Dive Brief:
- Cybersecurity experts are on high alert as the deadline set by Clop, the prolific ransomware actor responsible for widespread exploitation of zero-day vulnerabilities in Progress Software’s MOVEit file-transfer service, expires Wednesday.
- Clop, which is responsible for two of three high-profile file transfer service supply chain attacks this year, claims it stole data from hundreds of organizations, including British Airways and the BBC, and set a deadline for victims to make contact.
- Multiple organizations have disclosed they were compromised as a result of the attacks, but threat analysts expect many additional victims to come forward. More than 3,000 MOVEit hosts were exposed to the internet before the first vulnerability was disclosed or patched, according to Censys.
Dive Insight:
Risk analysis firm Kroll is pushing the timeline for the vulnerability back years, with its assertion Clop knew about and was experimenting with ways to exploit one of the vulnerabilities in MOVEit as early as July 2021.
Clop also exploited the vulnerability in MOVEit and stole data before Progress released a patch, effectively making every customer with a database publicly exposed to the internet vulnerable and potentially compromised.
Among the organizations with MOVEit hosts publicly exposed to the internet, 31% are in the financial sector, 16% in healthcare, 9% in IT, and 8% in government and military, according to Censys research released Tuesday.
Nearly one-third of companies Censys observed have more than 10,000 employees and more than two-thirds of all MOVEit hosts are based in the U.S.
Some of the latest victims to come forward include the states of Illinois and Missouri, Minnesota’s Department of Education, the U.K.’s communications regulatory agency Ofcom and Extreme Networks.

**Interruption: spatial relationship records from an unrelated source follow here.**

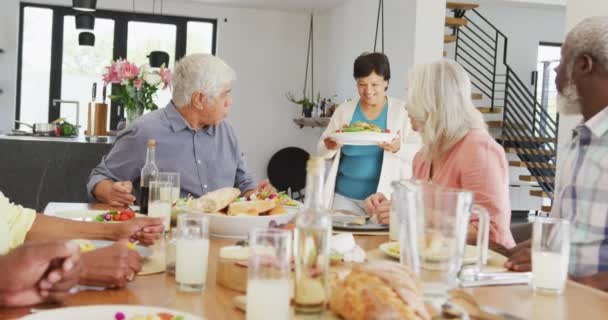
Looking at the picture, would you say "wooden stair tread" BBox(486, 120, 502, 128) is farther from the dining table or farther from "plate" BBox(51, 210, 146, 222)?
the dining table

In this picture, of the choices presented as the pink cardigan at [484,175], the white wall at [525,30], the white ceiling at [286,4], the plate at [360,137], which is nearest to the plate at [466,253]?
the pink cardigan at [484,175]

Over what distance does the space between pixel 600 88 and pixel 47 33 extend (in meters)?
8.73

Mandiant Consulting CTO Charles Carmakal cautioned that Clop will likely get more overwhelmed and erratic as its deadline approaches. The threat actor began initiating contact with some victim organizations on Friday, Carmakal said in a LinkedIn post.

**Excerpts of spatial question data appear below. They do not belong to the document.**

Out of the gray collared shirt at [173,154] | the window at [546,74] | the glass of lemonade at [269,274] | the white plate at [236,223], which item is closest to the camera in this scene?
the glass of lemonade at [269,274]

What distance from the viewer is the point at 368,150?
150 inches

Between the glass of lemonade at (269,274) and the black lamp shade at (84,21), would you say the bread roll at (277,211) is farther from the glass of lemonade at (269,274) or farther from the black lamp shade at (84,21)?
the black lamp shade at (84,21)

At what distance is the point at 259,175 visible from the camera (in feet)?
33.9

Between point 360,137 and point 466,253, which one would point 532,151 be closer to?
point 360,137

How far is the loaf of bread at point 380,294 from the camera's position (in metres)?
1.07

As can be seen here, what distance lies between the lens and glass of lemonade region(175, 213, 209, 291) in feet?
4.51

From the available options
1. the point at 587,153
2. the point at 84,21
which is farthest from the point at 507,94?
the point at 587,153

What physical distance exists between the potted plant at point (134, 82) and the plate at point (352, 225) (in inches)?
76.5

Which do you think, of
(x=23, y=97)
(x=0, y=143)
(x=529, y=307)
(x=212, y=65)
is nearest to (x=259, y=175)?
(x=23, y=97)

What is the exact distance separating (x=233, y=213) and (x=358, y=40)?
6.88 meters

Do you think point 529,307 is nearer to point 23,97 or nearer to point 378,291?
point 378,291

“We haven’t observed any lateral movement on any of the MOVEit systems we’ve analyzed so far,” Carmakal said.
Progress estimates MOVEit Transfer and MOVEit Cloud accounted for less than 4% of its annual revenue, according to an 8-K filed with the SEC on May 30.

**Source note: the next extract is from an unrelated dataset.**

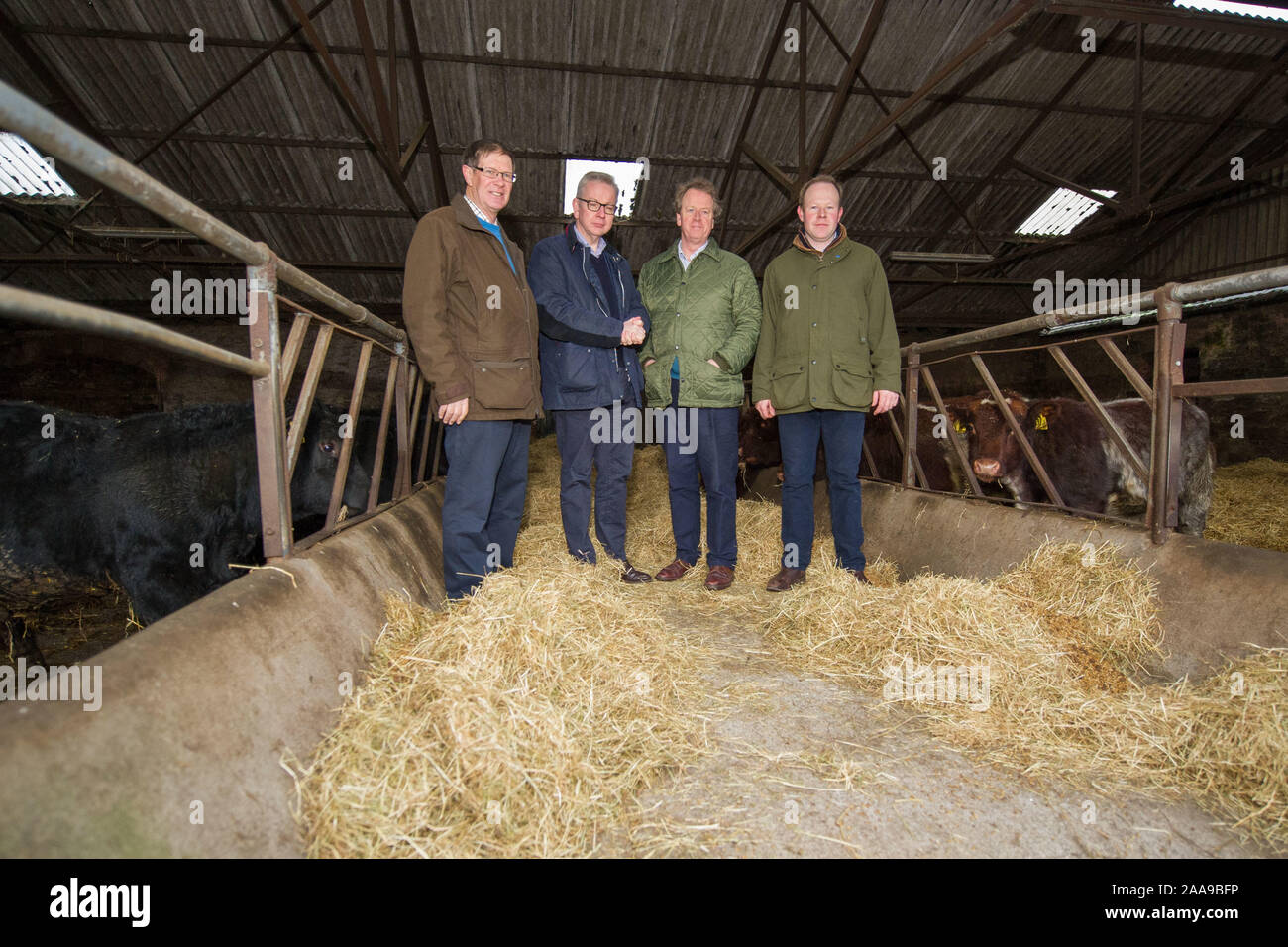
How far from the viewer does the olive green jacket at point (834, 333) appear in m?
3.25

The vendor continues to encourage on-premises customers of MOVEit to apply the patches immediately.
The Cybersecurity and Infrastructure Security Agency, CrowdStrike, Mandiant, Microsoft, Huntress and Rapid7 are all assisting Progress with incident response and ongoing investigations.
“In an effort to increase the security of the MOVEit platform and its customers, we are partnering with third-party cybersecurity experts to conduct additional detailed code reviews,” Progress said in a Tuesday blog post.